Lord! lay what burden you will upon me, only let your everlasting arms be under me. Strike, Lord, strike, and spare not, for I am lain down in your will, I have learned to say amen to your amen; you have a greater interest in me than I have in myself, and therefore I give up myself unto you, and am willing to be at your disposal, and am ready to receive whatever impression you shall stamp upon me. O blessed Lord! have you not again and again said unto me, as once the king of Israel said to the king of Syria, ‘I am yours, and all that I have is yours,’ 1 Kings 20:4.
God says, “I am yours, O soul! to save you! My mercy is yours to pardon you! My blood is yours to cleanse you! My merits are yours to justify you! My righteousness is yours to clothe you! My Spirit is yours to lead you! My grace is yours to enrich you! My glory is yours to reward you!” And therefore, says a gracious soul, “I cannot but make a resignation of myself unto you. Lord! here I am, do with me as seems good in your own eyes. I know the best way to have my own will, is to resign up myself to your will, and to say amen to your amen.”
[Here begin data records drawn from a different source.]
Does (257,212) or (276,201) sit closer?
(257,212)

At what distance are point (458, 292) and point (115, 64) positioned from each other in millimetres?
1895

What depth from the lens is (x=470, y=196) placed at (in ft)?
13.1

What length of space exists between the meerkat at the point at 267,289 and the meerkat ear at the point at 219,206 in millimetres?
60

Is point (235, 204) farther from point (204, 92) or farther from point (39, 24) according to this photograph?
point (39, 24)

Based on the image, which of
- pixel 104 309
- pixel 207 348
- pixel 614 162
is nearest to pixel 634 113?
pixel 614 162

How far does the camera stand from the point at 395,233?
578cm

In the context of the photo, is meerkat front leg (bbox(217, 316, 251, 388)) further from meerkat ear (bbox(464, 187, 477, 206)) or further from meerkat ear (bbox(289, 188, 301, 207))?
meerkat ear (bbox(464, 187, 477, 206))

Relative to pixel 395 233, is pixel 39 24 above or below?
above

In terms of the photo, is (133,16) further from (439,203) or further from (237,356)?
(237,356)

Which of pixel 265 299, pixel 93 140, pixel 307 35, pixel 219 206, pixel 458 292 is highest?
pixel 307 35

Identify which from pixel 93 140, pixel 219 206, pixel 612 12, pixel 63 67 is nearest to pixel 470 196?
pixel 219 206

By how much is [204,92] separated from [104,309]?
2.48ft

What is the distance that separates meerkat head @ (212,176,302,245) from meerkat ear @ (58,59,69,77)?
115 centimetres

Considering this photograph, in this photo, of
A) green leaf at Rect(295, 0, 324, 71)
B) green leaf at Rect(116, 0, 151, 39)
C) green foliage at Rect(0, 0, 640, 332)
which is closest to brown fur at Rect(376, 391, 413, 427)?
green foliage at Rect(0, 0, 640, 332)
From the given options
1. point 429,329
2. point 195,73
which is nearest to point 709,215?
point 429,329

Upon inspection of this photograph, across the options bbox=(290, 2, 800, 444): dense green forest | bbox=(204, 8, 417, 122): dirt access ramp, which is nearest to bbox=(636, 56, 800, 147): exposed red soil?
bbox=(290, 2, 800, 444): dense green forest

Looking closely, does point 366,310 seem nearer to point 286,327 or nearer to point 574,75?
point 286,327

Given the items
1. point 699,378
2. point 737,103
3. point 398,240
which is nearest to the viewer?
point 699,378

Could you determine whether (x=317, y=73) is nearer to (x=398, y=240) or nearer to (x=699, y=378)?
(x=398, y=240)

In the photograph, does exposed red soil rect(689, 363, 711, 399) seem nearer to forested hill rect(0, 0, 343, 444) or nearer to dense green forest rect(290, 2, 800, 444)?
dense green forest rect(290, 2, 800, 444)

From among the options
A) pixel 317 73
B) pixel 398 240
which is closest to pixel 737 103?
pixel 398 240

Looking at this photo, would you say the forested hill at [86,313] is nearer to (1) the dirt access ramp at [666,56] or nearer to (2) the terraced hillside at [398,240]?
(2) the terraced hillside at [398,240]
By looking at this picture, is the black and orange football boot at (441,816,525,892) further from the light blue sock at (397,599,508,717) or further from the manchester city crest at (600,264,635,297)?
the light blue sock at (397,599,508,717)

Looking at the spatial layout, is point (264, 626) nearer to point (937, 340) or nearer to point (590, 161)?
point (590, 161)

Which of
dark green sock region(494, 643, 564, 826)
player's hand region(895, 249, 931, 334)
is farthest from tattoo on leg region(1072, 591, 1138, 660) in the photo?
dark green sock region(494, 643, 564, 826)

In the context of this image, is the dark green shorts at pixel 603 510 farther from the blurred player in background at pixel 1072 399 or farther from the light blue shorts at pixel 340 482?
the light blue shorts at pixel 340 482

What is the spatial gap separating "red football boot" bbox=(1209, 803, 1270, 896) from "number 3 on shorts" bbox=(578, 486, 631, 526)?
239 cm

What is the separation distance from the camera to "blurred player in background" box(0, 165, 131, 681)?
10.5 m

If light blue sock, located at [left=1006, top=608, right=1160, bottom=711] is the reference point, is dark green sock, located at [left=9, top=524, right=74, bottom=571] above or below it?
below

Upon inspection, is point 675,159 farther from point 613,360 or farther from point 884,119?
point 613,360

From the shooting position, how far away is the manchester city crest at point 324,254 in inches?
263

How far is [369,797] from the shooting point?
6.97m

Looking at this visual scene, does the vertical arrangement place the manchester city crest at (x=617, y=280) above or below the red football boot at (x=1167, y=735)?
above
I have read of a gentleman, who, meeting with a shepherd in a misty morning, asked him what weather it would be? ‘It will be,’ says the shepherd, ‘that weather which pleases me.’ And being courteously requested to express his meaning, replied, ‘Sir, it shall be whatever weather pleases God; and whatever weather pleases God—pleases me.’ When a Christian’s will is molded into the will of God, he is sure to have his will.
Eighthly and lastly, A holy, a prudent silence, takes in a patient waiting upon the Lord under our afflictions until deliverance comes—Psalm 11:1-3; Psalm 62:5, ‘My soul, wait only upon God, for my expectation is from him;’ Lam. 3:26, ‘It is good that a man should both hope, and quietly (or as the Hebrew has it, ‘silently’) wait for the salvation of the Lord.’ The farmer patiently waits for the precious fruits of the earth, the mariner patiently waits for wind and tide, the watchman patiently waits for the dawning of the day; and so does the silent soul in the night of adversity, patiently wait for the dawning of the day of mercy, James 5:7, 8. The mercies of God are not described as being swift—but the sure mercies; and therefore a gracious soul waits patiently for them. And thus you see what a gracious, a prudent silence does include.